Violinist Gary McLaughlin

RARELY-PLAYED SCHUMANN HIGHLIGHTS HEALDSBURG RECITAL

by Terry McNeill
Saturday, July 10, 2021

Brave New Music sporadically produces concerts in and around Healdsburg, and July 10’s violin recital in downtown St. Paul’s Church must have been one of the first post-lockdown, post-be-extra-careful classical music concerts in Sonoma County's summer season.

New Music Founder Gary McLaughlin with his long-time pianist Rose McCoy presented a formidable program centered around two big sonatas, interlaced with four short works seemingly on the menu to give relief on a hot afternoon day, albeit with St. Paul’s good air conditioning that was thankfully pretty quiet.

Kreisler’s slow, mournful Grave march opened with Mr. McLaughlin’s rich low-end violin sonority just right, generating applause from the 35 attending.

Beethoven’s A Minor (Op. 23) Sonata followed, a three-movement work less popular than the neighboring “Spring” Sonata, but hardly less important. Playing from score as he did throughout, the violinist caught the slightly subdued drama of the opening movement and the duo’s flexibility of phrase and tiny rubatos were effective, as were the descending flourishes in both instruments.
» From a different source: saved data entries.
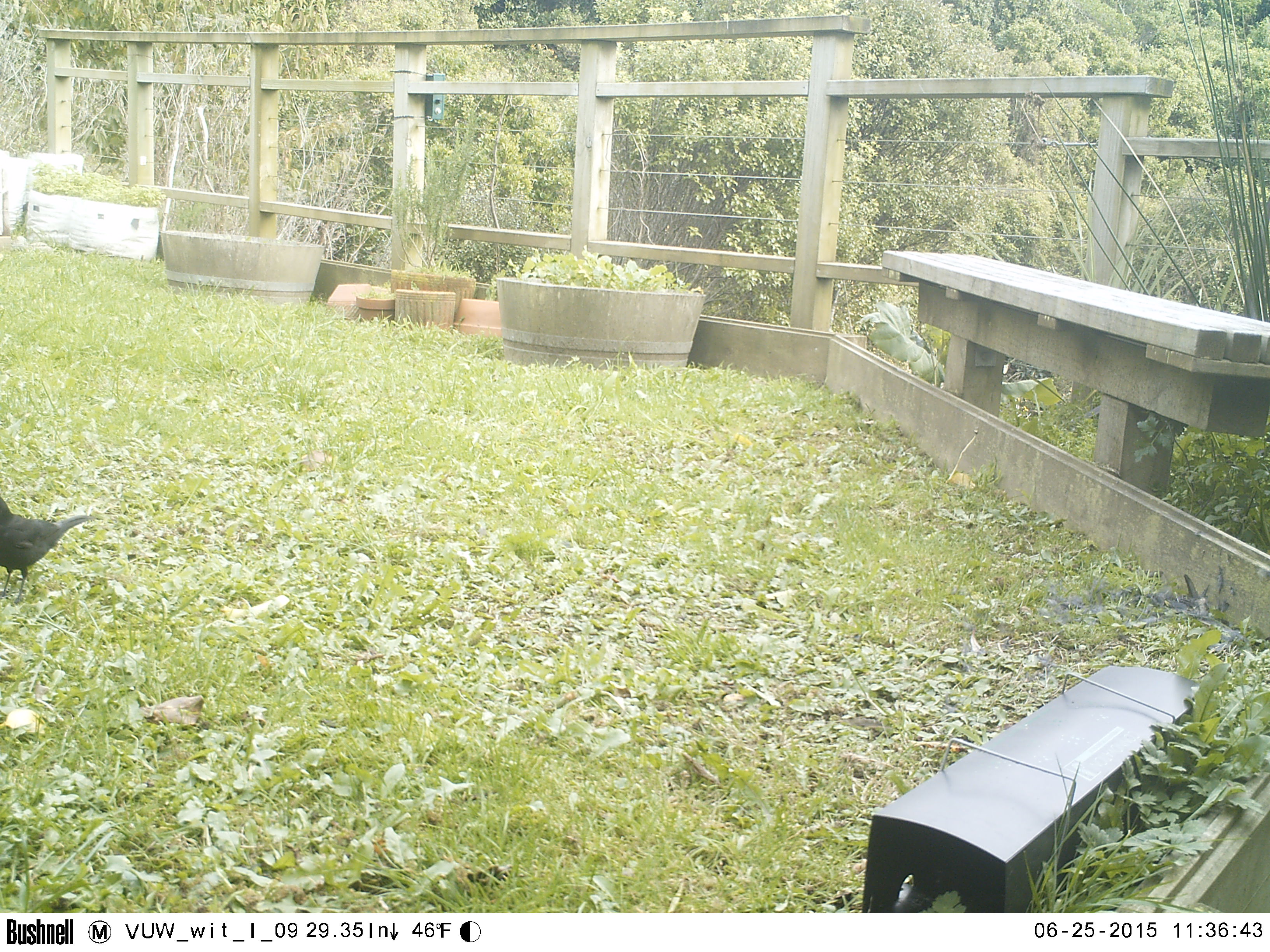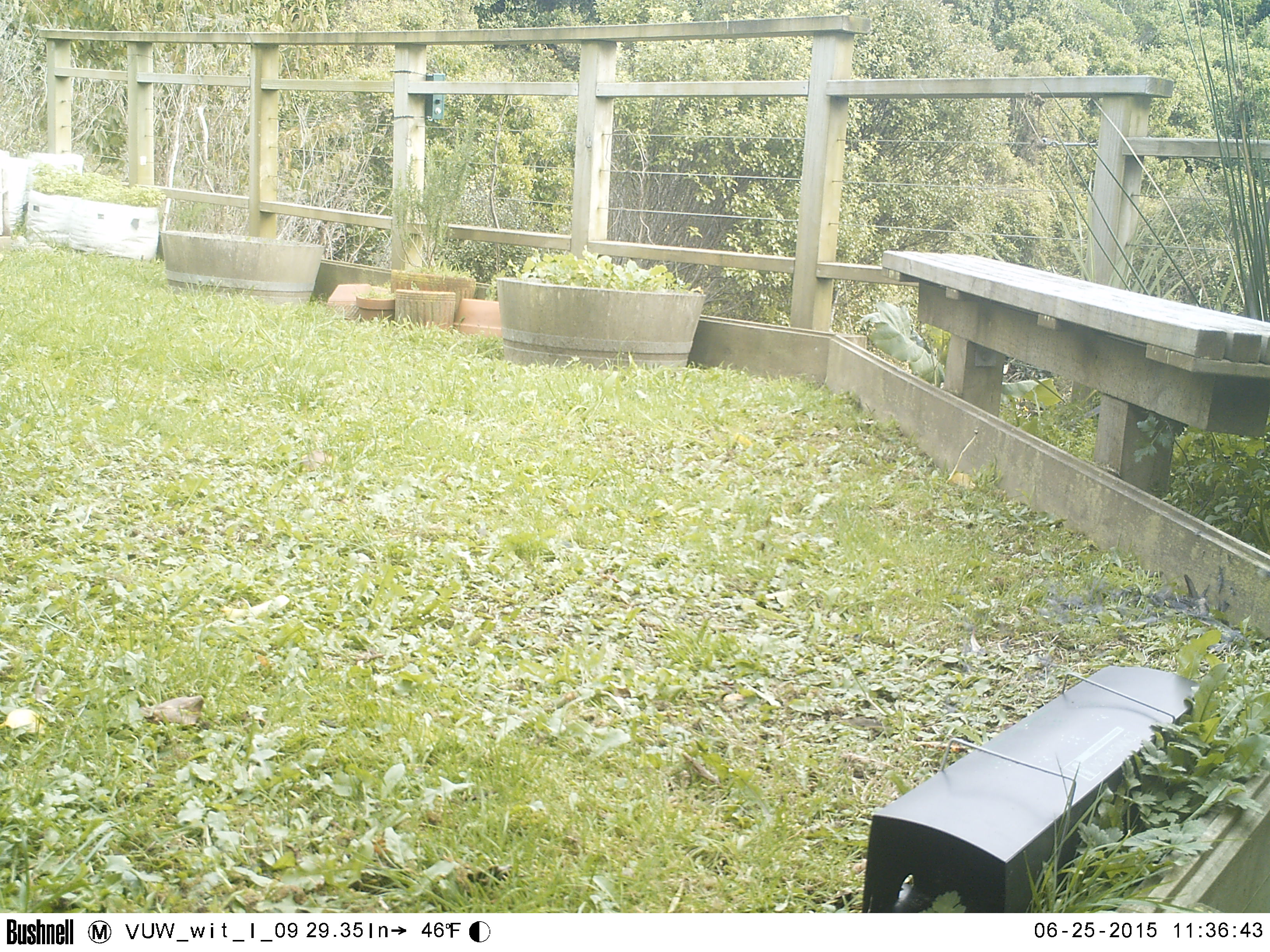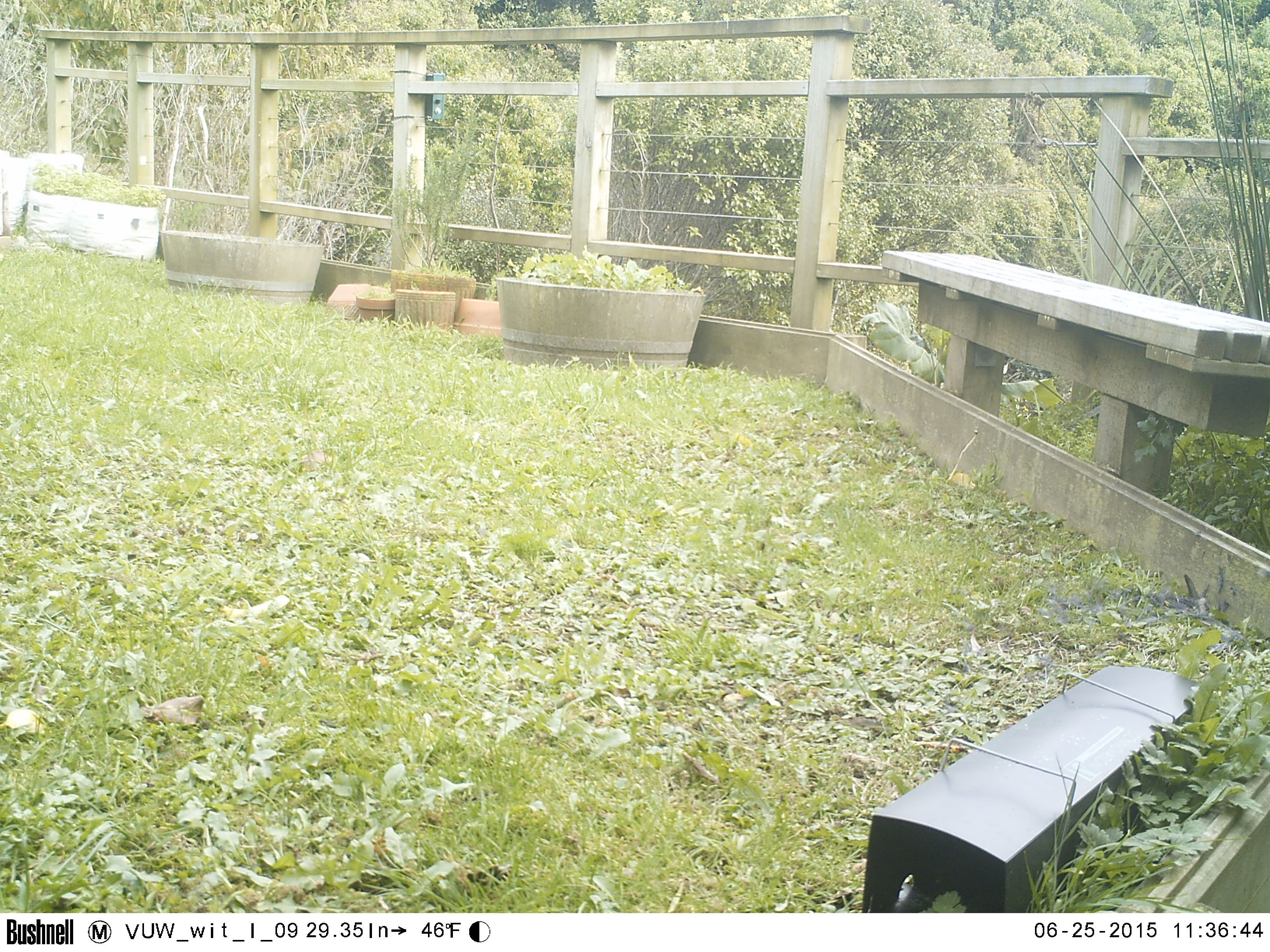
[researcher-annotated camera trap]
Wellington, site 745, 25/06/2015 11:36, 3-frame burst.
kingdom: Animalia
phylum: Chordata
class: Aves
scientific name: Aves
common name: bird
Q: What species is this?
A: Bird (Aves).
Ms. McCoy’s clear articulation (with a tubby lower register piano, oddly placed at far left of the chancel) in the “q and a” Andante, Scherzo second movement spotlighted the fugal motifs, and the trills in both instruments added interest. There was humor in the off-beat accent playing.

The finale showed how the composer just can’t let go of an idea, and the playing reminded one of the piano sonatas of the period (“Tempest”) and had ample momentum, as did this splendid piece over a concise 23 minutes. It didn’t sound long at all.

After a short intermission Schumann’s A Minor Sonata, Op. 105, was heard and was with the concert’s highlight. With rich romantic legato throughout it was a big contrast to the Beethoven, and I cannot remember a North Bay performance of this work in many years. The duo had the surging emotion well in hand, though with a wide violin vibrato intonation could be pesky in the top range. Tempos and instrumental balances were fine. The performance in the Allegretto was a delight, but not note perfect.

What a pleasure was the concluding Lebhaft, the music making demands on both players in a menacing, rumbling race-horse tumult leading to a strong up scale, down scale ending. This ending is common in chamber music (example: Louis Vierne’s Piano Quintet) but no less exciting for it. There was loud applause.

Of the shorter works, Amy Beach’s affecting Romance was an antidote to the Schumann Sonata’s excitement, but clearly equally rich harmonically. In fact it was a little underplayed with less than full vibrato, but it was played with careful attention to detail and brimming with subtle charm.

Balcom’s popular Graceful Ghost Rag concluded the concert in a slow hothouse tempo befitting the Healdsburg heat wave, and Mr. McLaughlin’s double stops never faltered, albeit with a sharp and thin upper register tone. The fetching work featured the concert’s first pizzicato string playing and again exemplary accents in Ms. McCoy’s piano artistry. This work, in its original piano setting or in transcriptions, seldom fails to delight an audience, and at the last lugubrious notes silence ensued, and then a standing ovation.

The concert repeats at 4:30 July 18 at the Paul Mahder Gallery in downtown Healdsburg. Financial donations are requested.